For equipment with shorter lifespans or those that are upgraded frequently due to changes in technology, an operating lease can be the smarter choice. These offer even lower, predictable monthly payments, and allow contractors to hand back the equipment at the end of the term (and acquire the latest and greatest), or make the choice to purchase if they desire.
By arranging the right lease structure, utility construction company owners and managers can then focus on other aspects of growth - such as hiring skilled employees and earning and negotiating highly profitable contracts.
Make Upgrading Equipment Easier
One of the biggest perks of financing is the ability to easily upgrade to the latest advancements in technology. Up-to-date equipment is essential to staying competitive and winning more jobs. Further, efficient equipment can result in lower operations costs, saving money in the long run.
Utility construction companies that finance their equipment on an operating lease will benefit from the ability to upgrade every 3-5 years without excess costs.
In addition, manufacturers of technologically-advanced utility construction equipment can benefit from offering finance options to their users.
For instance, we recently partnered with a company that has developed several hybrid, energy-efficient, and environmentally-friendly bucket truck and digger derrick options. Their hybrid bucket trucks, while more expensive than traditional models by approximately $70,000, offer many added benefits - including fuel savings - which can add up significantly over time. By partnering with our firm, the company is able to offer leases on these highly efficient trucks, enabling their customers to keep their equipment fleets fresh while saving costs on fuel, as well as reducing downtime and maintenance costs.
Increase Flexibility and Fleet Diversification
Today's construction companies recognize that, regardless of the healthy state of the industry, flexibility must always be a component of their equipment acquisition strategy. This generally means a portion owned, a portion leased on terms ranging from 3-10 years, and a portion rented.
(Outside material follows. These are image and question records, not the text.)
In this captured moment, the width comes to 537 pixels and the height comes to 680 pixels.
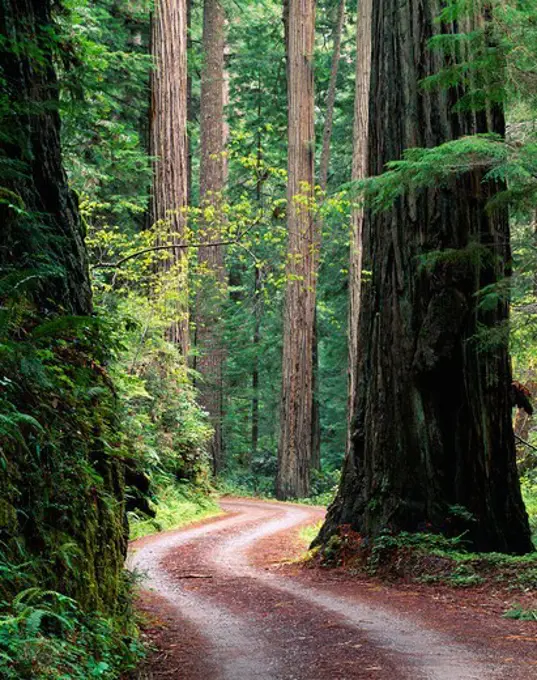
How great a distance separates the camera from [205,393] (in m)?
26.2

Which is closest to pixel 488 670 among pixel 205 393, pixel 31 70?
pixel 31 70

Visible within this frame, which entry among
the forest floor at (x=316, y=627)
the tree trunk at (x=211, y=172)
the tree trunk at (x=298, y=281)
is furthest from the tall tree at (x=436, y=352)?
the tree trunk at (x=211, y=172)

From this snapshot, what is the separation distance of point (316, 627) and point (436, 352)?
142 inches

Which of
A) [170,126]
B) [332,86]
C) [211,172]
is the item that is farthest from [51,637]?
[332,86]

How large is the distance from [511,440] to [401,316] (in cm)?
186

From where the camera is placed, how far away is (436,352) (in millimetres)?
8695

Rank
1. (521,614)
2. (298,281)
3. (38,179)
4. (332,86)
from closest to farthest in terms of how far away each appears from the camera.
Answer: (521,614) → (38,179) → (298,281) → (332,86)

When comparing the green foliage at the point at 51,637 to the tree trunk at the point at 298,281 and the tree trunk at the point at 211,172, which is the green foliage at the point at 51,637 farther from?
the tree trunk at the point at 211,172

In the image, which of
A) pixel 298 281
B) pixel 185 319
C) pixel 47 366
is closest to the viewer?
pixel 47 366

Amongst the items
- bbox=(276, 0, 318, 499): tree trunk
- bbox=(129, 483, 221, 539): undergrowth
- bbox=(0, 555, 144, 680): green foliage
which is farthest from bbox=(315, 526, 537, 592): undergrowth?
bbox=(276, 0, 318, 499): tree trunk

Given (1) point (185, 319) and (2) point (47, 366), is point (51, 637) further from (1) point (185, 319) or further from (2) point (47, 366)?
(1) point (185, 319)

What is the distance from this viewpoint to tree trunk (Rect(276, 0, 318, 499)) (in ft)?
70.2

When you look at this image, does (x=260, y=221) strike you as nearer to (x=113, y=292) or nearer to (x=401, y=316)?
(x=113, y=292)

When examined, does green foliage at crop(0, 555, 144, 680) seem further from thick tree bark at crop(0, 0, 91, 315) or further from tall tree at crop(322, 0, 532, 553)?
tall tree at crop(322, 0, 532, 553)
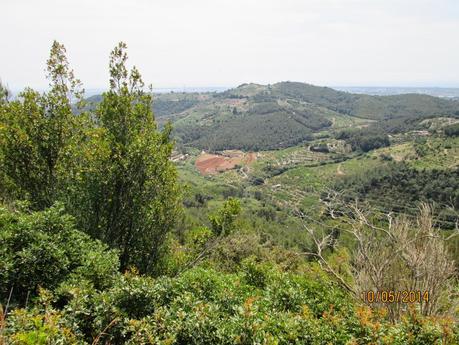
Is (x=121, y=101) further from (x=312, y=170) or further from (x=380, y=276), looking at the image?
(x=312, y=170)

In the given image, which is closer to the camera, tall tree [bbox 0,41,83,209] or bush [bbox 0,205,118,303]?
bush [bbox 0,205,118,303]

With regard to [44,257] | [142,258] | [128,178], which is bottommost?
[142,258]

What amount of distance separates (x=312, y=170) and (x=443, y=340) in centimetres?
15304

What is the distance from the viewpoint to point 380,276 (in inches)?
422
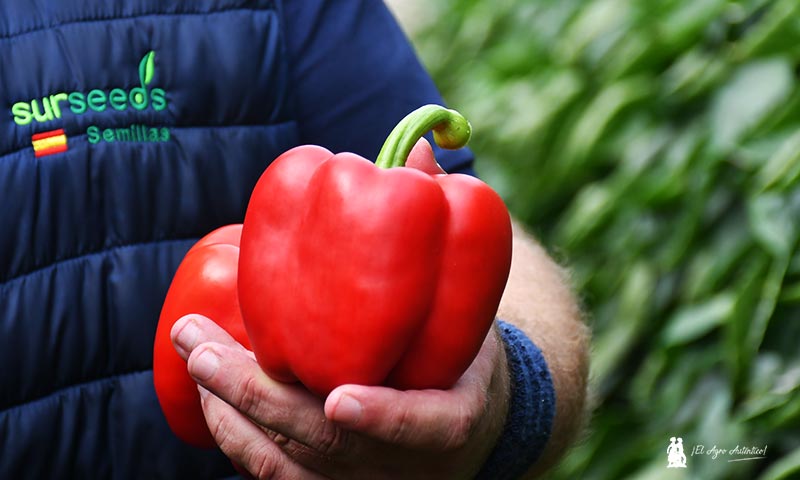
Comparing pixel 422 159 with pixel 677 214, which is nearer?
pixel 422 159

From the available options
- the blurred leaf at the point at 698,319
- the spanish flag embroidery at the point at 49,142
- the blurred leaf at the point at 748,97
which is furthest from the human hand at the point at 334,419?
the blurred leaf at the point at 748,97

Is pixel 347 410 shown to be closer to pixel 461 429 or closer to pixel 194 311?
pixel 461 429

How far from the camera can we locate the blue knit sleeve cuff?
133 cm

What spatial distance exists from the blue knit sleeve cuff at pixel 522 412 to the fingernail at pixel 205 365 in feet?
1.30

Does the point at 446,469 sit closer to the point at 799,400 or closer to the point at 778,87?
the point at 799,400

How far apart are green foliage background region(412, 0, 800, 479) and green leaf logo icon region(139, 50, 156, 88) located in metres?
0.84

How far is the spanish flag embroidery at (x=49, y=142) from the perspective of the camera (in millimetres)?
1376

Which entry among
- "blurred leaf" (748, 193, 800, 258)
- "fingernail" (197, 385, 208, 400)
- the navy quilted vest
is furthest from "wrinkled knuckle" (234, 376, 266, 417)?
"blurred leaf" (748, 193, 800, 258)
The use of short-term rental equipment by utility contractors has remained strong as project volume increases. That said, as more professionals have become confident in acquiring assets based on rising demand, it is beginning to make more sense for a larger portion of their equipment collection to be financed on operating leases.
Because the industry is more steady and predictable, the lulls between jobs will be less frequent, and to pay such high premiums on short-term rentals is no longer necessary to adapt to workflow in most cases. Equipment can be financed on an operating lease for terms as short as just a few years, while offering much lower payments per month than equipment rented on shorter terms.
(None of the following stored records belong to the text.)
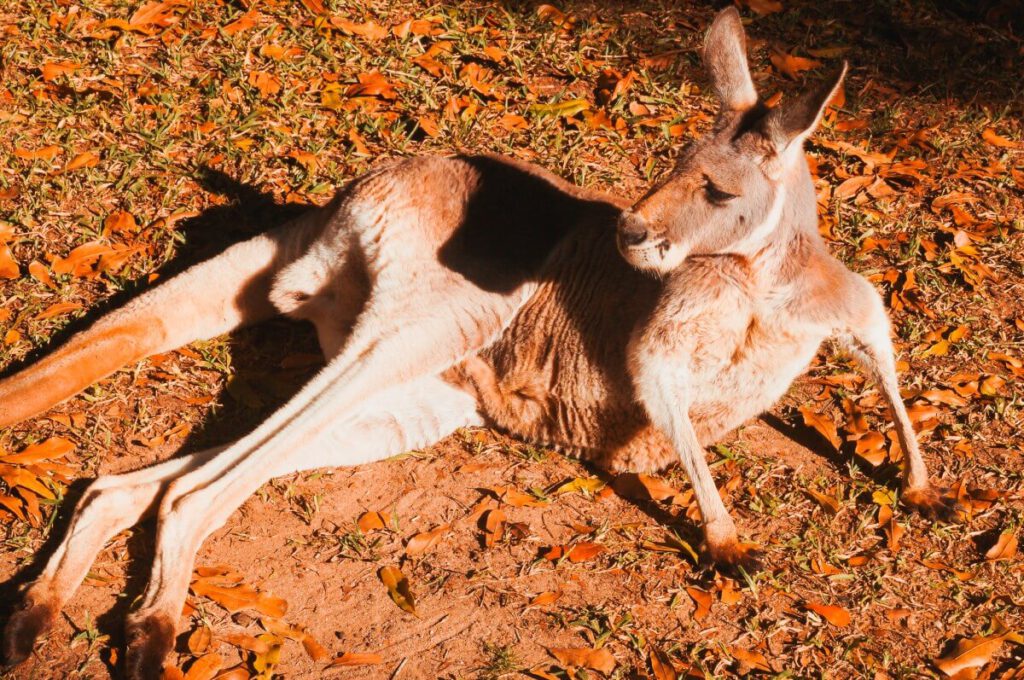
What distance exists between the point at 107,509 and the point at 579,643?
156cm

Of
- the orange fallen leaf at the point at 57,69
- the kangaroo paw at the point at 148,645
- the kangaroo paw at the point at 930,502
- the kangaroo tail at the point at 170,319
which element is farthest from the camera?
the orange fallen leaf at the point at 57,69

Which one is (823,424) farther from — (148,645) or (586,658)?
(148,645)

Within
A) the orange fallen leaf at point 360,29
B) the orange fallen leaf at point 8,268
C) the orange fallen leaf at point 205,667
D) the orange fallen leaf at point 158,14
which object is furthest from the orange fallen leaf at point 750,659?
the orange fallen leaf at point 158,14

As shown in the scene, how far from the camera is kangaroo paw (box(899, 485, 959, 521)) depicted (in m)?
3.86

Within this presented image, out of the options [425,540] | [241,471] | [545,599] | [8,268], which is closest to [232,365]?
[241,471]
This is not to say that short-term rentals won't always play a role to some degree in a utility contractor's equipment strategy. For example, construction firms based in certain areas heavily affected by recent natural disasters may experience a temporary spike in business that requires rental equipment - however, they might also consider operating leases for some of these additions based on projected future growth.
Most utility contractors will soon be heading into the new year with confidence, as the industry continues to thrive and job demand rises. When evaluating their equipment acquisition strategies, it will be important for professionals to consider how different financing and leasing structures can benefit them in terms of costs and convenience, and help them build and position their equipment fleet for years and decades to come.